When she stood up to resume work, she was light headed. This had been going on for most of the week. She figured it was her blood sugar level. Her appetite had dropped off but then she’d been eating non stop for months. That was probably why she’d gotten so big. She was eating less these last couple of weeks because whenever she ate, she got heartburn. It was easier if she didn’t eat. And she needed to pee every half hour. This one kicked more than the other two combined. She held on to the back of the chair until the dizziness passed and promised herself she could take a break and eat some of the cookies Brendan’s mom had brought over as soon as she finished this one little section of the drawing. She had momentum going. Best not to quit quite yet.

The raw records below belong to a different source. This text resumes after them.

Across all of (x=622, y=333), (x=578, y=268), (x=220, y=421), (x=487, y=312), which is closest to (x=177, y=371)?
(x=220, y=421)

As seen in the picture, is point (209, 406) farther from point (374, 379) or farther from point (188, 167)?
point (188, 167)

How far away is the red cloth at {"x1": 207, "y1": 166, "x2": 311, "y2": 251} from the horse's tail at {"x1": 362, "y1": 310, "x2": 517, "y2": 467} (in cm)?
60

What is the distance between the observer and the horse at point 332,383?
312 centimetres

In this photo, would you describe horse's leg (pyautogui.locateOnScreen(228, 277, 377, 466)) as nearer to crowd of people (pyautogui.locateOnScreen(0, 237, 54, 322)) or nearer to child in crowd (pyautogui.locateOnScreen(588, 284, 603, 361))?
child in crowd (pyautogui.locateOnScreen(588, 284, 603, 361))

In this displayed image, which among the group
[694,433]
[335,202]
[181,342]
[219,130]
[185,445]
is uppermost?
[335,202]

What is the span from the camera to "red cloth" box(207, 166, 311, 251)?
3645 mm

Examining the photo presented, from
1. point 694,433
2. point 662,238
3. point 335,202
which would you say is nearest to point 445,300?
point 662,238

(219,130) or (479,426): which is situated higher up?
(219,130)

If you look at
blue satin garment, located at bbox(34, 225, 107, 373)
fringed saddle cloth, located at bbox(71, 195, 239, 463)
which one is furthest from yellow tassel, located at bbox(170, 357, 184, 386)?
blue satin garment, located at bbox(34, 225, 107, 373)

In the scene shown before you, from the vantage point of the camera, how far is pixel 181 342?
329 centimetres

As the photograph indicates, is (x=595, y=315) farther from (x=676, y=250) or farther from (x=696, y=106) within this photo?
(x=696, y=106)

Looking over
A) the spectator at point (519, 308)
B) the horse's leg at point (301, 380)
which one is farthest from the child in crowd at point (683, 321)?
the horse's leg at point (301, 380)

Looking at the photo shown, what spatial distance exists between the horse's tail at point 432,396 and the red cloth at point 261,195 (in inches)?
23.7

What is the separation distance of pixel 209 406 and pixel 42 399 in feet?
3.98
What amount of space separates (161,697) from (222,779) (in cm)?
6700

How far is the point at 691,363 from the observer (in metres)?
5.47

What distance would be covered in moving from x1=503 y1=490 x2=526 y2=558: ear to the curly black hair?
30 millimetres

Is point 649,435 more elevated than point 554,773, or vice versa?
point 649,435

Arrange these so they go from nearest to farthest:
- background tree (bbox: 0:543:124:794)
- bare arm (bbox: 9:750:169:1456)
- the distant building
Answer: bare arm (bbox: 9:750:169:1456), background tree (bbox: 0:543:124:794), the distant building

Brendan and his parents had taken her little rug rats out to run and cavort on the beach to give her the uninterrupted time she needed to complete the work. Cavort, that was one of Brendan’s words. He knew she needed the uninterrupted time. When they were older, she’d get them to help her start pieces but right now they were a double dose of distraction, tall enough to get into everything but not old enough to heed warnings. She’d found out the hard way a couple of months ago that some of these pencils were small enough to go into little mouths. Fortunately, she’d gotten there in the nick of time. Now that she was too big to rush anywhere, they had to stay out of the studio.